Loading embedding from ../data/vectors/umap_embedding_32k_3d_causal.npy...
✓ Loaded embedding
  Shape: (32000, 3)
  X range: [4.15, 9.74]
  Y range: [7.56, 12.25]
  Z range: [1.05, 6.24]

✓ Ready to analyze 32,000 tokens


## Compute Kernel Density Estimation

In [28]:
print("\nComputing kernel density estimation...")
print(f"  This may take 1-2 minutes for {N:,} points...\\n")

# Transpose for KDE (expects [n_features, n_samples])
xyz = embedding_3d.T  # [3, 32000]

# Compute KDE
kde = gaussian_kde(xyz, bw_method=KDE_BANDWIDTH)
density = kde(xyz)

print(f"✓ Computed density field")
print(f"  Min density: {density.min():.6f}")
print(f"  Max density: {density.max():.6f}")
print(f"  Mean density: {density.mean():.6f}")
print(f"  Median density: {np.median(density):.6f}")

# Count core points
n_core = (density > DENSITY_THRESHOLD).sum()
print(f"\n  Density > {DENSITY_THRESHOLD}: {n_core:,} points ({100*n_core/N:.2f}%)")


Computing kernel density estimation...
  This may take 1-2 minutes for 32,000 points...\n
✓ Computed density field
  Min density: 0.000614
  Max density: 0.107859
  Mean density: 0.032178
  Median density: 0.027052

  Density > 0.08: 1,453 points (4.54%)


## Core Validation: Red/Blue Visualization

Red = density > 0.08 (hypothesized dense core)  
Blue = density ≤ 0.08 (everything else)

In [31]:
# Separate core from non-core based on density threshold
is_core = density > DENSITY_THRESHOLD

core_points = embedding_3d[is_core]
other_points = embedding_3d[~is_core]

print(f"Population split:")
print(f"  Core (ρ > {DENSITY_THRESHOLD}): {len(core_points):,} points")
print(f"  Other (ρ ≤ {DENSITY_THRESHOLD}): {len(other_points):,} points")

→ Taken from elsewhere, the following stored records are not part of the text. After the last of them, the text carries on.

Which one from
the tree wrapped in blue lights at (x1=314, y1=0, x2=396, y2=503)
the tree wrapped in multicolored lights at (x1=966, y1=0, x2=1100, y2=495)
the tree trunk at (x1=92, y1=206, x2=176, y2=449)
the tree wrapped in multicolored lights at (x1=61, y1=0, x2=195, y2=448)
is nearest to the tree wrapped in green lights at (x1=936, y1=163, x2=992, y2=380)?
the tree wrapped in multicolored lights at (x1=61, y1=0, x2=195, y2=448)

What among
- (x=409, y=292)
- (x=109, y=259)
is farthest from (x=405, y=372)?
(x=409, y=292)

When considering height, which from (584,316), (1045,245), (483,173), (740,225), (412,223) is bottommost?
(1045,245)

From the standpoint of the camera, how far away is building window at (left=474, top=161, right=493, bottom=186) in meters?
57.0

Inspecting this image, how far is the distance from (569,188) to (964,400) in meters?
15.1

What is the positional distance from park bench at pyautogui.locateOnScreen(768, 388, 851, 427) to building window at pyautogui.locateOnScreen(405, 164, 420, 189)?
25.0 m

# Create interactive 3D scatter plot
# IMPORTANT: Add core (red) FIRST, then other (blue) on top
# This fixes z-ordering so blue points render in front when they're spatially in front
fig = go.Figure()

# Add core points (red) FIRST
fig.add_trace(go.Scatter3d(
    x=core_points[:, 0],
    y=core_points[:, 1],
    z=core_points[:, 2],
    mode='markers',
    marker=dict(
        size=1,
        color='red',
        opacity=0.8
    ),
    name=f'Core ({len(core_points):,})'
))

# Add non-core points (blue) SECOND (renders on top)
fig.add_trace(go.Scatter3d(
    x=other_points[:, 0],
    y=other_points[:, 1],
    z=other_points[:, 2],
    mode='markers',
    marker=dict(
        size=1,
        color='blue',
        opacity=0.3
    ),
    name=f'Other ({len(other_points):,})'
))

fig.update_layout(
    title=f'Core Validation: Density Threshold ρ > {DENSITY_THRESHOLD}',
    scene=dict(
        xaxis_title='UMAP 1',
        yaxis_title='UMAP 2',
        zaxis_title='UMAP 3',
        camera=dict(eye=dict(x=1.5, y=1.5, z=1.5)),
        aspectmode='data'
    ),
    width=1000,
    height=800,
    showlegend=True
)

fig.show()

print("\n💡 Rotate the plot to see if red points form a coherent dense core!")
print("💡 If they do, we've validated our density threshold.")

Population split:
  Core (ρ > 0.08): 1,453 points
  Other (ρ ≤ 0.08): 30,547 points



💡 Rotate the plot to see if red points form a coherent dense core!
💡 If they do, we've validated our density threshold.